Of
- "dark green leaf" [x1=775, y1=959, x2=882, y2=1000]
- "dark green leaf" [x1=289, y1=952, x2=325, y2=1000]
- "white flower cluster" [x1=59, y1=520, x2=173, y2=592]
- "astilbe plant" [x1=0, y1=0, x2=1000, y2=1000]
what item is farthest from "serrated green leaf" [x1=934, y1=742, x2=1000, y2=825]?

### Work to do
Render the listing above as a numbered list, one line per item, leaving out any blank lines.

### Task result
1. Of
2. - "dark green leaf" [x1=775, y1=959, x2=882, y2=1000]
3. - "dark green leaf" [x1=289, y1=952, x2=325, y2=1000]
4. - "white flower cluster" [x1=59, y1=520, x2=173, y2=592]
5. - "astilbe plant" [x1=0, y1=0, x2=1000, y2=1000]
6. what item is farthest from "serrated green leaf" [x1=934, y1=742, x2=1000, y2=825]?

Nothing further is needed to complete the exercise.